IB Economics/International Economics/Economic integration

< IB Economics < International Economics

Economic Integration


  • Globalization- political, social, and economic integration.
  • Trading blocs: a large free trade area formed by tax, tariff, and trade agreements.
  • Free trade Areas: (NAFTA) a group of countries that agree to free trade.
  • Custom unions: A free trade area with a common external tariff (MERCOSUR).
  • Common markets: A custom union with free transport of goods and services amongst members. (European Union)

Full Integration: Common market with uniform fiscal and monetary policies. Often, a central bank is shared, and political unification exists as well.

  • Trade creation and trade diversion:
  • Trade creation: greater specialization according to comparative advantage.
  • Trade diversion: Firms may have to pay more for products they would have paid less for.
  • Obstacles of achieving integration:
  • Reluctance to surrender political sovereignty.
  • reluctance to surrender economic sovereignty.
  • World Trade Organization.
  • Aims: attempts to increase international trade by lowering trade barriers.
  • Success and failure viewed from different perspectives.
  • Balance of Payments: Record of all financial dealings over a period of time between one country and the rest of the world. (Current account + capital account)
  • current account: Composed of the visible and invisible.
  • balance of trade: Visible exports - visible imports.
  • invisible balance: Invisible exports - invisible imports.
  • capital account: Composed of profits, interest, dividends, and hot money.
  • Exchange Rates

An exchange rate is the value of one currency expressed in the value of another.

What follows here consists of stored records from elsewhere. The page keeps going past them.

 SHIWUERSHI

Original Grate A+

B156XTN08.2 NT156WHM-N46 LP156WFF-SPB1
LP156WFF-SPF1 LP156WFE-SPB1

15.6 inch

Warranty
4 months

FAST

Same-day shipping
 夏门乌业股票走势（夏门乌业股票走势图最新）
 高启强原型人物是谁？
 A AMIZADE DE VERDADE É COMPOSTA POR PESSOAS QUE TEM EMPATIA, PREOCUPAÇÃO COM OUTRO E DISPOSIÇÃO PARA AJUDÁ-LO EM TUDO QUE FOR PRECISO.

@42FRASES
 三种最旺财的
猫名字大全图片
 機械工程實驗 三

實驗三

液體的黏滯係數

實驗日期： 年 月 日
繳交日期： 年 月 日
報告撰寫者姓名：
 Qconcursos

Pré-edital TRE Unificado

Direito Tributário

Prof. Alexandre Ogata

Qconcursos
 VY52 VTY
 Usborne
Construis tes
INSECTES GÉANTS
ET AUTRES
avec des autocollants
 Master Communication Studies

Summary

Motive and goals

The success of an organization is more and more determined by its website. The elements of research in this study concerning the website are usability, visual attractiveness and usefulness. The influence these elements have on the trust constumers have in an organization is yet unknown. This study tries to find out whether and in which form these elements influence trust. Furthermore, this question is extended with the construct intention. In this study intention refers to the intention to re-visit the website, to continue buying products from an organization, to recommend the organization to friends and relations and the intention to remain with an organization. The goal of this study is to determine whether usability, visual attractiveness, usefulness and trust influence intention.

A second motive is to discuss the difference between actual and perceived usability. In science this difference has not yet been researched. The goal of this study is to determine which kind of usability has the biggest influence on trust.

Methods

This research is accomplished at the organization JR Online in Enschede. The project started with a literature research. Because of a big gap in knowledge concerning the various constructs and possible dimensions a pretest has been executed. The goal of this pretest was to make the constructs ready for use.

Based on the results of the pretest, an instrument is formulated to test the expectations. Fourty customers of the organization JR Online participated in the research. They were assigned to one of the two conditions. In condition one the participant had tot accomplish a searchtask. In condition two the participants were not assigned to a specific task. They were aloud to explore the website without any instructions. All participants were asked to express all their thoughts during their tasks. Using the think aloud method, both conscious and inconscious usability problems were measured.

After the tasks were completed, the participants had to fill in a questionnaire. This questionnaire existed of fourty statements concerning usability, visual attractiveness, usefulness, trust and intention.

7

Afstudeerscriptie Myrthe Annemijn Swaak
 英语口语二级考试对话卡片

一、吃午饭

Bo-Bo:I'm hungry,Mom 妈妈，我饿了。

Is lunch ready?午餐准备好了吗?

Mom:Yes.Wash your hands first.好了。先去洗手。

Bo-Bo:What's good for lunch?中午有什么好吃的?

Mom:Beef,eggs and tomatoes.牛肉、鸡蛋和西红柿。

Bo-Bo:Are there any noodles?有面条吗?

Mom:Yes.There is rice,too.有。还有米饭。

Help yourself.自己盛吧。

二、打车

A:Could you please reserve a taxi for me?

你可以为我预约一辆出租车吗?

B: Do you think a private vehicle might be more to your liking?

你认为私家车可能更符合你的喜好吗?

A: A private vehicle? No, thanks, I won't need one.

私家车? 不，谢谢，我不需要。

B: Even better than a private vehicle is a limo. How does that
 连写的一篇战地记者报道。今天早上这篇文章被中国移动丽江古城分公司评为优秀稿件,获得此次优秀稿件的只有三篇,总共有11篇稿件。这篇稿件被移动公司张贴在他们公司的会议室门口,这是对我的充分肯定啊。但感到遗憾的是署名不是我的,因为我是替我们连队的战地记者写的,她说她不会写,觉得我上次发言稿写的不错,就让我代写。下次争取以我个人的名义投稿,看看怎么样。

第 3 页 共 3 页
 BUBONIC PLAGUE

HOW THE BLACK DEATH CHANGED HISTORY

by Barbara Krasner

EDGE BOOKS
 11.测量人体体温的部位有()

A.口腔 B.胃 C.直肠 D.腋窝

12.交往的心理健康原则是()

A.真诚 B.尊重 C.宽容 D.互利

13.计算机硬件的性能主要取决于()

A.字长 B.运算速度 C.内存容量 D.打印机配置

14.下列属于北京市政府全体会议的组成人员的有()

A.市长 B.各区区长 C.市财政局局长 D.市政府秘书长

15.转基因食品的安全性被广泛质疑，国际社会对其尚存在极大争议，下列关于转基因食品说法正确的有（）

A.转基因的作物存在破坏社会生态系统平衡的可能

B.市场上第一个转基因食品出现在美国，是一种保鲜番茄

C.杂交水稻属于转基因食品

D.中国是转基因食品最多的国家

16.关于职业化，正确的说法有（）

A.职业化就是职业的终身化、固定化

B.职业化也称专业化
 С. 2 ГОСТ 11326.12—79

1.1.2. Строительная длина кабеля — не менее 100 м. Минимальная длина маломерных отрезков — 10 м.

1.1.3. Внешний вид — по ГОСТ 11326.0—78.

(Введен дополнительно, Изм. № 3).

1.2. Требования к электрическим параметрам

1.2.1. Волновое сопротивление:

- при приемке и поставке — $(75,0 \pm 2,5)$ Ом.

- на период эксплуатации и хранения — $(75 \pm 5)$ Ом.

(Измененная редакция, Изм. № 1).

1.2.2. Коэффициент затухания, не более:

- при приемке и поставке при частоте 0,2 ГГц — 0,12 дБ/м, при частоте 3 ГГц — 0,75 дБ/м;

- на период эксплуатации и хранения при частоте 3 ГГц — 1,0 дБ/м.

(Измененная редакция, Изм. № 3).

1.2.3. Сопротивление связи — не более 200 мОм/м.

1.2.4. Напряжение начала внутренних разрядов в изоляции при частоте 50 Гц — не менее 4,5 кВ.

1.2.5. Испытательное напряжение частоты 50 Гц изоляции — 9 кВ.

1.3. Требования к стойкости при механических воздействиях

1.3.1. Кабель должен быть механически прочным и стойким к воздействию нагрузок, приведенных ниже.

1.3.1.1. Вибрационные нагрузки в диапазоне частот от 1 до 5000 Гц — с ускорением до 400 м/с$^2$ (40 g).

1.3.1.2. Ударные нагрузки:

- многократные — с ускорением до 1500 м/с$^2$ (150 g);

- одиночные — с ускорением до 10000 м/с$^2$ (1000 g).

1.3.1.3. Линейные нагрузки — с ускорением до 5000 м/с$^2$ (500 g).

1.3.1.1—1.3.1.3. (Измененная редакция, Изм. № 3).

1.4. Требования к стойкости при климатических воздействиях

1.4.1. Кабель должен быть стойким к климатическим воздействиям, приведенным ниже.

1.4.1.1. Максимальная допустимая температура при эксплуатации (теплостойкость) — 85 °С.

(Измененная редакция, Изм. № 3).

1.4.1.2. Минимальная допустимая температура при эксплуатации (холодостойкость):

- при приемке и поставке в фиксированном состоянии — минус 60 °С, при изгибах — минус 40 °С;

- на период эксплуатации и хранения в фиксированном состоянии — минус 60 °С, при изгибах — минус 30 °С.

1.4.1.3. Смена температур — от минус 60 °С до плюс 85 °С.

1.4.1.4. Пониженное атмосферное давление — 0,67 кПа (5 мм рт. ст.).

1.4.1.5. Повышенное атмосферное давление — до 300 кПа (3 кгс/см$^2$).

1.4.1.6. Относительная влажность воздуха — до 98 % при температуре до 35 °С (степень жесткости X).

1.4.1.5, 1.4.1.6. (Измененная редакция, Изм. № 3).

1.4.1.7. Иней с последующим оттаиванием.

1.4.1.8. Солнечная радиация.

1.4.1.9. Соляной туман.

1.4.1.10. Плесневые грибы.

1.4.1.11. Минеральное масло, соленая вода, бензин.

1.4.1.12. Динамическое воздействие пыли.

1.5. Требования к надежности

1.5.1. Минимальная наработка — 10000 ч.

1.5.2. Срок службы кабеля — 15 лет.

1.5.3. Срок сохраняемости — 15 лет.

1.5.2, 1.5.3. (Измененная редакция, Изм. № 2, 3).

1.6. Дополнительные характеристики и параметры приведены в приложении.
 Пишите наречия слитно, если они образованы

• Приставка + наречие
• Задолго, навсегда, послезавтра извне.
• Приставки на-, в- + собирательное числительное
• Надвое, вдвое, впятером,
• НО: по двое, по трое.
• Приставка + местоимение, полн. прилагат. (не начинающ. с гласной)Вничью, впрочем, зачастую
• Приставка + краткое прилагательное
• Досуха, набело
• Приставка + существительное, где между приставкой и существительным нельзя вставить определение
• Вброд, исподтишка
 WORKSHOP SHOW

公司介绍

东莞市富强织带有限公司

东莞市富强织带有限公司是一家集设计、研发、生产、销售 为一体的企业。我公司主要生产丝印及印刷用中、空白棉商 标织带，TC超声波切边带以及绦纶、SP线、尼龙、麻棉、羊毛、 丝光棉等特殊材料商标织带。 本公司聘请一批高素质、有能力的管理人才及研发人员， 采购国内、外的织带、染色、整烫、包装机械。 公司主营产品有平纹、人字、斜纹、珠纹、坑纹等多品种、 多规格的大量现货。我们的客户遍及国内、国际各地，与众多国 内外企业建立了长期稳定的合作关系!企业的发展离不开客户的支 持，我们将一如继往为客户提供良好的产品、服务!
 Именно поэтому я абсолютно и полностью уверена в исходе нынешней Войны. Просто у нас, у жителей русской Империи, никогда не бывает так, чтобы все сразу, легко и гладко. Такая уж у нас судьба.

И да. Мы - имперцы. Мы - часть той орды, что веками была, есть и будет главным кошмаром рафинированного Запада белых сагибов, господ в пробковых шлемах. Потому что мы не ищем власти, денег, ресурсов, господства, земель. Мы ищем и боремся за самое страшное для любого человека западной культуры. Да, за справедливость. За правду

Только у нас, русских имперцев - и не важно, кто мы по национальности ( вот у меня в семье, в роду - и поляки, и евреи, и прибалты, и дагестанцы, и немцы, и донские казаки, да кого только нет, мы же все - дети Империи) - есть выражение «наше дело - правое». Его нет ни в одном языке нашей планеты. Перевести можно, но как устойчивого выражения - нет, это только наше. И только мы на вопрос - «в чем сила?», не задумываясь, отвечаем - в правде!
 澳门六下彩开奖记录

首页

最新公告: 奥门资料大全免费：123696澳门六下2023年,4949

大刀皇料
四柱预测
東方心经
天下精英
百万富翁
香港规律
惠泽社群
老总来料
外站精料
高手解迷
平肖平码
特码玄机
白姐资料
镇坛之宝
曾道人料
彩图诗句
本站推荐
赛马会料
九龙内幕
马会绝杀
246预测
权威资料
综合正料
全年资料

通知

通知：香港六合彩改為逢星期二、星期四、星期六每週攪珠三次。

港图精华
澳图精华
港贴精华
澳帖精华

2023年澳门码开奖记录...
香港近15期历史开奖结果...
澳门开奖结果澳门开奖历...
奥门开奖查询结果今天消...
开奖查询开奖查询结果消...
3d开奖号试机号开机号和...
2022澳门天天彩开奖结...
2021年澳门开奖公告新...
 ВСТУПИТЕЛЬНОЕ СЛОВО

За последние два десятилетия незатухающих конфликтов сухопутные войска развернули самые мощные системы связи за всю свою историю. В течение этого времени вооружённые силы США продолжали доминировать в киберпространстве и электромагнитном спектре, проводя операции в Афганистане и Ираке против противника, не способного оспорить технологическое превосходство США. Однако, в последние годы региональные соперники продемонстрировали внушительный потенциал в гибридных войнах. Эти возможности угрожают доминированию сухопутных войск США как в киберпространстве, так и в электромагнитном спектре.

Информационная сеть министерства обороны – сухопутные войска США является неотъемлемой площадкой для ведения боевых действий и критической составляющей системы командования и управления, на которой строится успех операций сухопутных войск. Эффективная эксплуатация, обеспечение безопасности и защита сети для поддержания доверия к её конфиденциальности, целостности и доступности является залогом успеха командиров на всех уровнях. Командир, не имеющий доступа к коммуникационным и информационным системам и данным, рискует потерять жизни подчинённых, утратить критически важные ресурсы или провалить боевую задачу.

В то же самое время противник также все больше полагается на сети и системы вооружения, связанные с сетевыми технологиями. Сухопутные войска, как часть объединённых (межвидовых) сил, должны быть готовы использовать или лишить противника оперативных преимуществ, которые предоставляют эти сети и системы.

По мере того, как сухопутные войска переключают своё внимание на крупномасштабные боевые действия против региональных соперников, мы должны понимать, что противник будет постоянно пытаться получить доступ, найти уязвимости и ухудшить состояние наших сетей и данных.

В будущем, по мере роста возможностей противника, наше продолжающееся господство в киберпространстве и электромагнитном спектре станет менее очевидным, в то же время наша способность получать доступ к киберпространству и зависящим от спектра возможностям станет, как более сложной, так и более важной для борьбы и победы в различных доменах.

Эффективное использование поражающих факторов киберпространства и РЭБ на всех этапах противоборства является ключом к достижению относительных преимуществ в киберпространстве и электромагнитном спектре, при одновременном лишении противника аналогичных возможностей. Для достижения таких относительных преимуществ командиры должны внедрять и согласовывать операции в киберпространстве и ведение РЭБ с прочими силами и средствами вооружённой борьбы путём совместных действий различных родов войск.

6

  • Fixed exchange rates: fixed exchange rates are exchange rates which the government sets.
  • Floating exchange rates: Exchange rates determined by the market forces of demand and supply.
  • Managed exchange rates: Exchange rates which are floating exchange rates but controlled by the government by influence.
  • Distinction between:
  • Depreciation and devaluation - When the value of a floating currency decreases, it means the currency has depreciated. When the value of a fixed currency is set at a lower value, it means it was devaluated.
  • Appreciation and revaluation - When the value of a floating currency increases, it means the currency has appreciated. When the value of a fixed currency is set at a higher value, it means it was revaluated.
  • Effects on exchange rates of:
  • Trade flows: If there is a greater demand for a country's imports there is thus a greater demand for a country's currency and the value of that currency will rise.
  • Capital flow/ interest rate change: If interest rates rise, there will be a greater demand for a country's currency and thus it will appreciate.
  • Inflation: Inflation may cause a fall in the value of a country's currency.
  • Speculation: May do either.
  • Use of foreign currency reserves: A country will use its foreign currency reserves.
  • relative advantage and disadvantages of fixed and floating exchange rates.
  • A Floating exchange rate has it advantages because it automatically adjusts so that supply equals demand. There is no need for a central bank to keep foreign reserves. It prevents inflation. A government can pursue its own domestic policies.
  • Causes instability.
  • May lead to inflation.
  • Speculation can lead to major changes in the rate.
  • A Fixed exchange rate is advantageous because it provides stability, it can restrain domestic inflation, it can prevent inflation.
  • A government must have sufficient reserves, a country;s firms may be uncompetitive. The government must intervene as a priority.
  • Advantages and disadvantages of single currencies/monetary integration.
  • Purchasing power parity theory (PPP): The theory that floating system currency adjusts until a unit of currency can buy the exactly the same amount of goods and services as a unit of another currency.